ページ本文:
○ ○ ○ ○

4.2.0.1 気管内挿管には問題が多い

急性呼吸不全に非侵襲的換気を用いるもっとも大きな理由は、気管内挿管による合併症を避けるためである。 気管内挿管による合併症は、大きく3つある。

挿管をするときには、胃内容物の逆流、歯の欠損、喉頭の損傷などが起こりうる。特になれていない人間が行なうと、なおさらである。更に気管内挿管を行なうことで、致命的な不整脈や血圧の低下が起こりうる。 更に挿管に手間取ると、胃内容物の逆流、痙攣、心停止を引き起こす。

挿管チューブの位置が悪ければ、圧損傷や気胸、胸郭の損傷、皮下気腫などを生じうる。

○ ○ ○ ○

課題 1: ページ本文によれば、急性呼吸不全に非侵襲的換気を用いるもっとも大きな理由は何ですか。
課題 2: ページ本文から、「4.2.0.1 気管内挿管には問題が多い」を含む語句を起点とし、「内容物の逆流、痙攣、心停止を引き起こす。」で終わる部分を一字一句違えずに書き写してください。
ページ本文の内容のみに基づいて解答してください。

提供データ:
○ ○ ○ ○

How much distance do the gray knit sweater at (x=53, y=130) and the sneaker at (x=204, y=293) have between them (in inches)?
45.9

○ ○ ○ ○

解答 1: 気管内挿管による合併症を避けるためです。

解答 2:
4.2.0.1 気管内挿管には問題が多い

急性呼吸不全に非侵襲的換気を用いるもっとも大きな理由は、気管内挿管による合併症を避けるためである。 気管内挿管による合併症は、大きく3つある。

挿管をするときには、胃内容物の逆流、歯の欠損、喉頭の損傷などが起こりうる。特になれていない人間が行なうと、なおさらである。更に気管内挿管を行なうことで、致命的な不整脈や血圧の低下が起こりうる。 更に挿管に手間取ると、胃内容物の逆流、痙攣、心停止を引き起こす。